In order to compensate for these changes to our coefficients, we need to “offset” any alterations made to our coefficients. Therefore the optimal parameters for the new model are related to the optimal parameters for the original model by: \begin{aligned} v_0^* &= \dfrac{w_0^*}{2} \\ v_1^* &= w_1^* \\ v_2^* &= w_2^* \\ v_3^* &= w_3^* \end{aligned}
This is saying we just halve the intercept term. For example, imagine fitting a line to data in \mathbb{R}^2 and finding that the best-fitting line is y=12+3x. If we had to write this in the form y=v_0\cdot 2 + v_1x, we would find that the best choice for v_0 is 6 and the best choice for v_1 is 3.
Let X_c be the design matrix that comes from adding one to each entry of the third column of X. Let \vec{v}^* = (X_c^TX_c)^{-1}X_c^T\vec{y}. Express the components \vec{v}^* in terms of w_0^*, w_1^*, w_2^*, and w_3^*, which were the components of \vec{w}^*.

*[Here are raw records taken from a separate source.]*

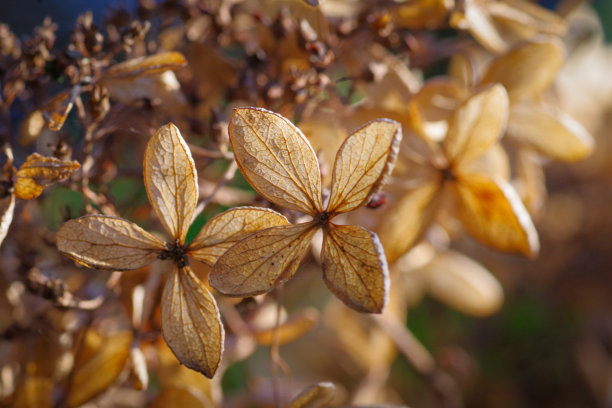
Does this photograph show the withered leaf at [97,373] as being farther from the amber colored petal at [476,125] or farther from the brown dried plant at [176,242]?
the amber colored petal at [476,125]

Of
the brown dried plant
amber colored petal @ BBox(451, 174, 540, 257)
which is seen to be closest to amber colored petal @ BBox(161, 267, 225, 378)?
the brown dried plant

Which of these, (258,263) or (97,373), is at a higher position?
(258,263)

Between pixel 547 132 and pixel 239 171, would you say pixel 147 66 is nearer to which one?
pixel 239 171

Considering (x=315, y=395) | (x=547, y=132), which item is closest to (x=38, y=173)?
(x=315, y=395)

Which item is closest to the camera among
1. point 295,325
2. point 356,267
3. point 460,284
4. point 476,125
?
point 356,267

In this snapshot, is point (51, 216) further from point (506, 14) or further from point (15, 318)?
point (506, 14)

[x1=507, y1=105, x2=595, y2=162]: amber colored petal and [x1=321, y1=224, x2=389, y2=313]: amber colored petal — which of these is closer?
[x1=321, y1=224, x2=389, y2=313]: amber colored petal

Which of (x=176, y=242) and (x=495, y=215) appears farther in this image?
(x=495, y=215)

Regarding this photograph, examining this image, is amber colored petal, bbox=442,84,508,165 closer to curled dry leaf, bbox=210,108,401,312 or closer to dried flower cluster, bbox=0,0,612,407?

Answer: \vec{v}^* = \begin{bmatrix} w_0^* - w_2^* \\ w_1^* \\ w_2^* \\ w_3^* \end{bmatrix}
Suppose our original prediction rule was of the form: H(x_i^{(1)}, x_i^{(2)}, x_i^{(3)}) = w_0 + w_1 x_i^{(1)} + w_2 x_i^{(2)} + w_3 x_i^{(3)}.
Because the span of the resulting design matrix has not changed, the optimal predictions themselves will not change, because the optimal predictions come from projecting \vec{y} onto span(X). So, the problem boils down to figuring out how to choose the coefficients in \vec{v}^* so that the predictions of the resulting model are the same as those in the original model.
By adding one to each entry of the third column of the design matrix, this changes the prediction rule to be of the form: \begin{aligned} H(x_i^{(1)}, x_i^{(2)}, x_i^{(3)}) &= v_0 + v_1 x_i^{(1)} + v_2(x_i^{(2)}+1) + v_3 x_i^{(3)} \\ &= (v_0 + v_2) + v_1 x_i^{(1)} + v_2 x_i^{(2)} + v_3 x_i^{(3)} \end{aligned}
In order to compensate for these changes to our coefficients, we need to “offset” any alterations made to our coefficients. Therefore the optimal parameters for the new model are related to the optimal parameters for the original model by \begin{aligned} v_0^* &= w_0^* - w_2^* \\ v_1^* &= w_1^* \\ v_2^* &= w_2^* \\ v_3^* &= w_3^* \end{aligned}
One way to think about this is that if we replace x_i^{(2)} with x_i^{(2)}+1, then our predictions will increase by the coefficient of x_i^{(2)}. In order to keep our predictions the same, we would need to adjust our intercept term by subtracting this same amount.